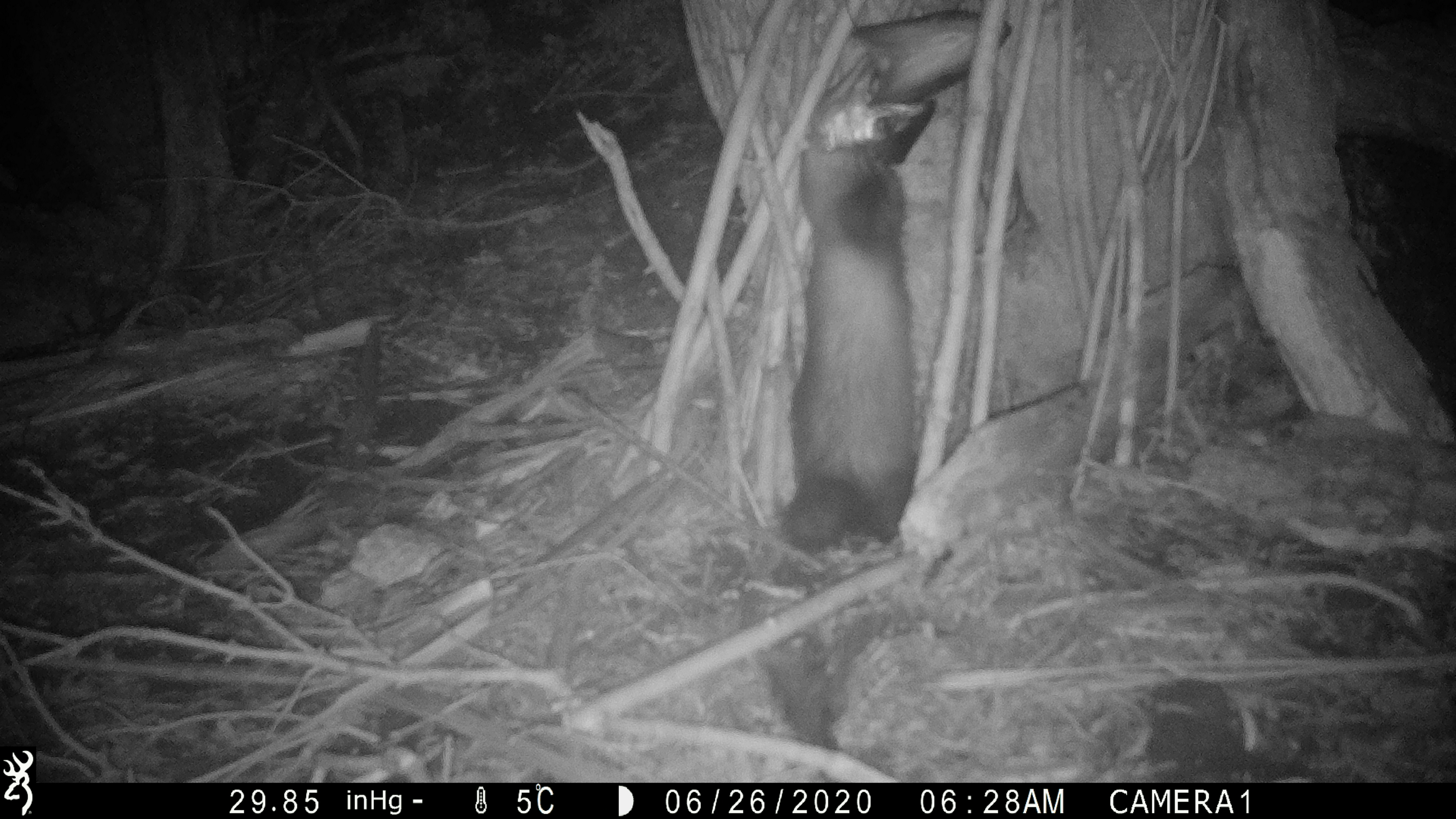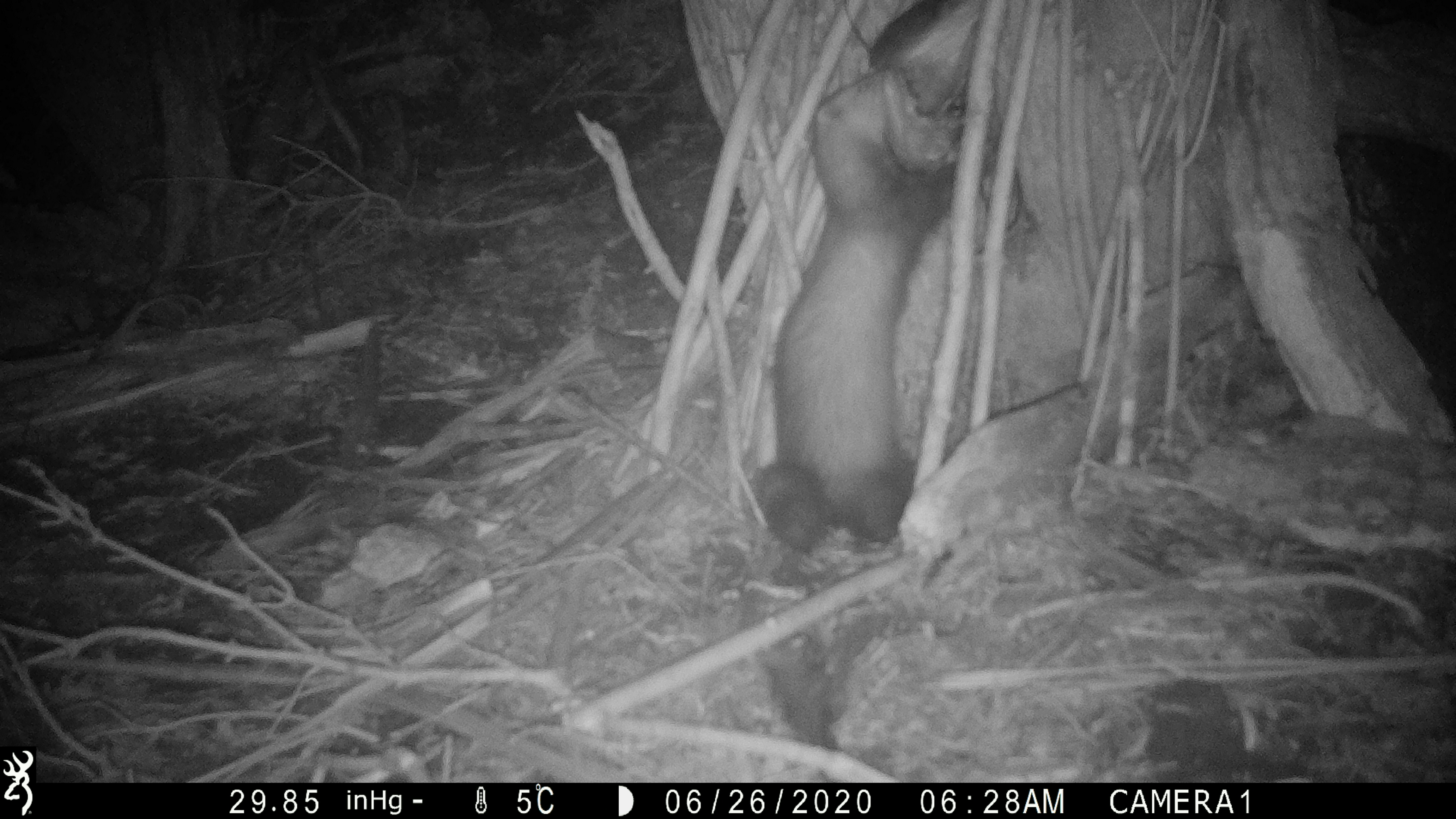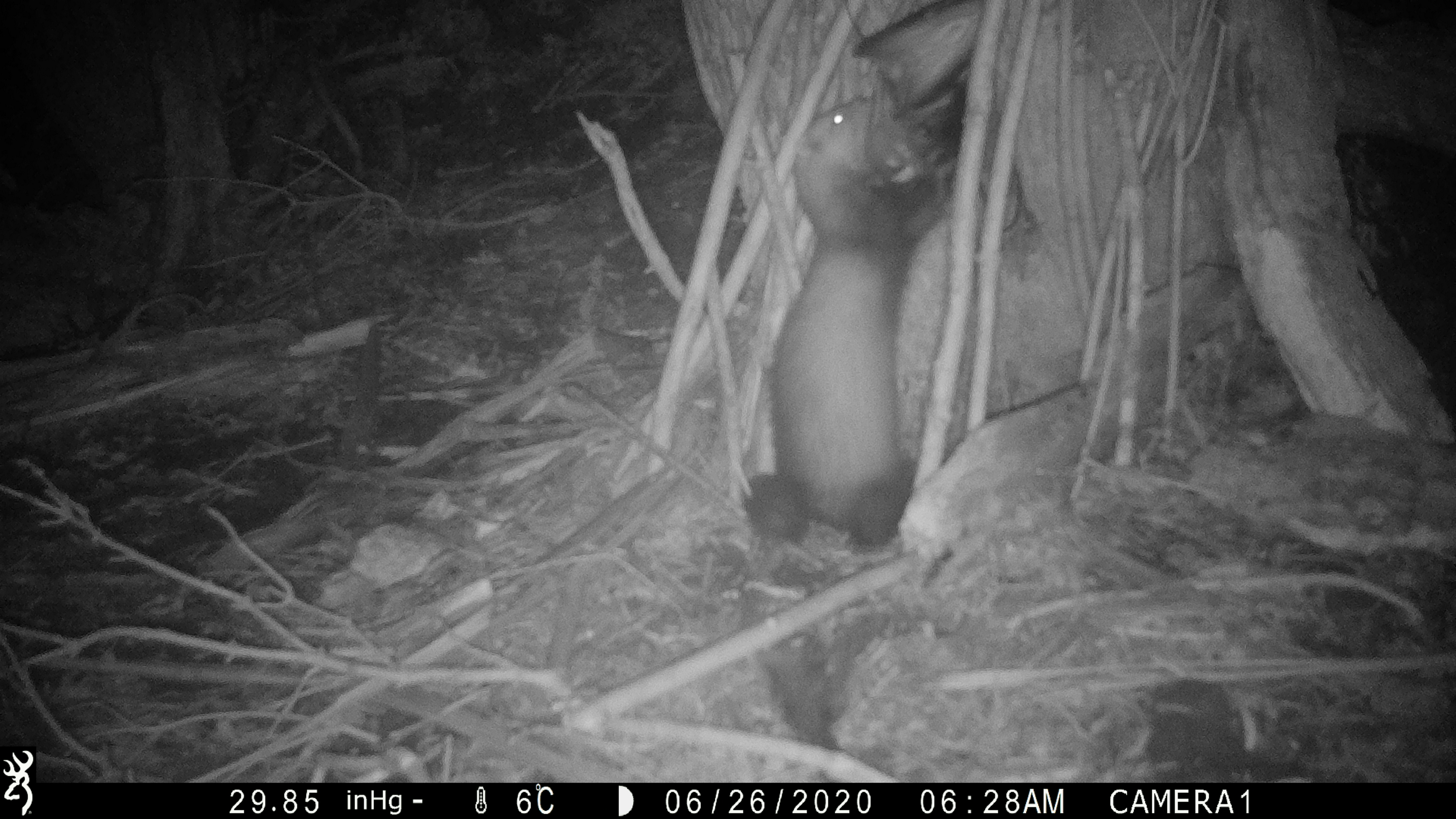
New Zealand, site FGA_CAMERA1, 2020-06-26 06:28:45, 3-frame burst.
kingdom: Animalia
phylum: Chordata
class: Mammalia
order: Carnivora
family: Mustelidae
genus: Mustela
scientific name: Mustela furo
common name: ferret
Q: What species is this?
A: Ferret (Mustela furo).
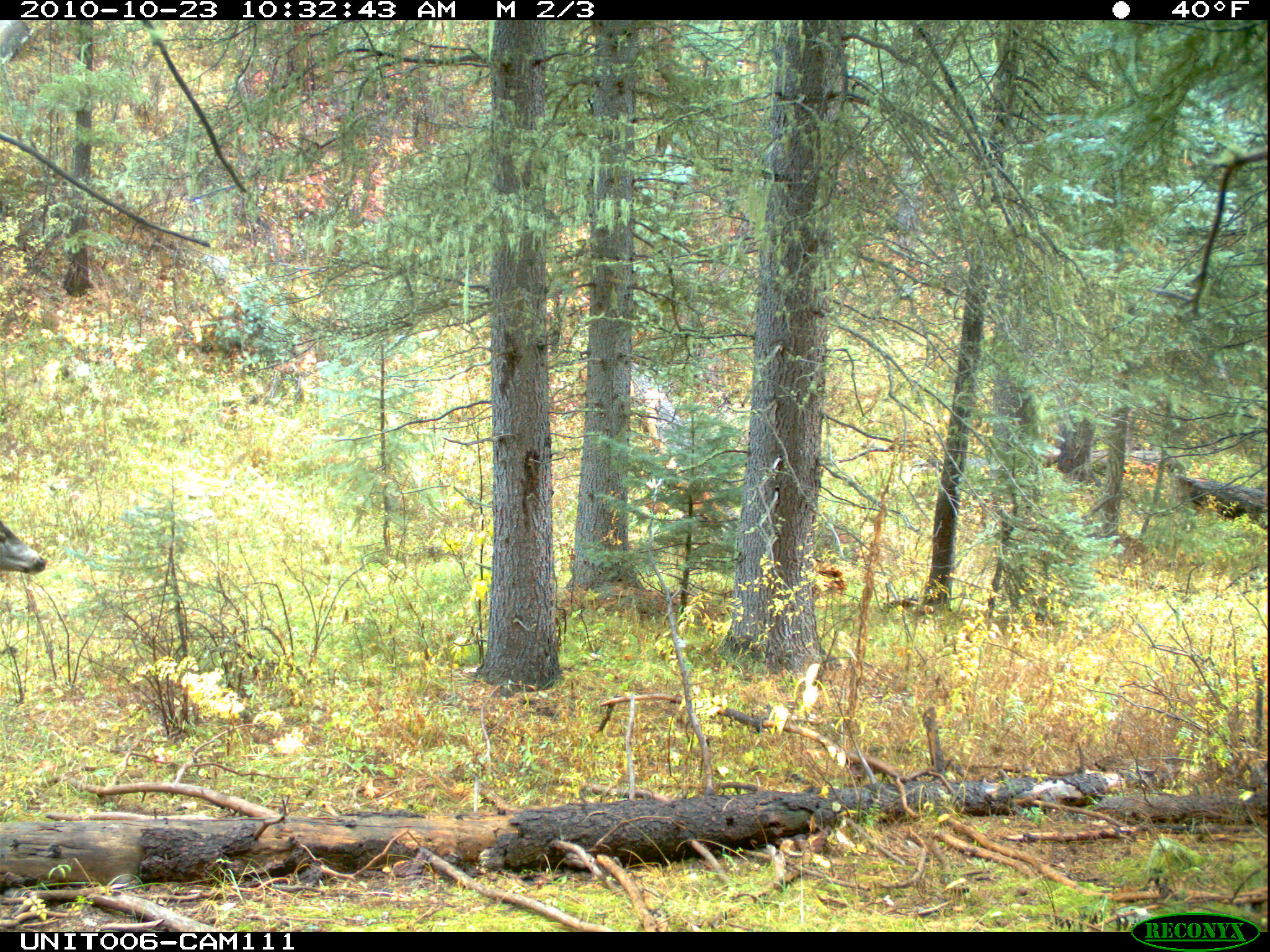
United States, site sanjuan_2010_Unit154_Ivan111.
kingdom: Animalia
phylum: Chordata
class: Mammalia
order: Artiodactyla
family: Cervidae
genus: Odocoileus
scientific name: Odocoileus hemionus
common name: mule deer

-=-=-

◆ **Problem to work on**:
Could the listing above be transcribed exactly, with the pictures left out?

◆ **Task output**:
New Zealand, site FGA_CAMERA1, 2020-06-26 06:28:45, 3-frame burst.
kingdom: Animalia
phylum: Chordata
class: Mammalia
order: Carnivora
family: Mustelidae
genus: Mustela
scientific name: Mustela furo
common name: ferret
Q: What species is this?
A: Ferret (Mustela furo).
United States, site sanjuan_2010_Unit154_Ivan111.
kingdom: Animalia
phylum: Chordata
class: Mammalia
order: Artiodactyla
family: Cervidae
genus: Odocoileus
scientific name: Odocoileus hemionus
common name: mule deer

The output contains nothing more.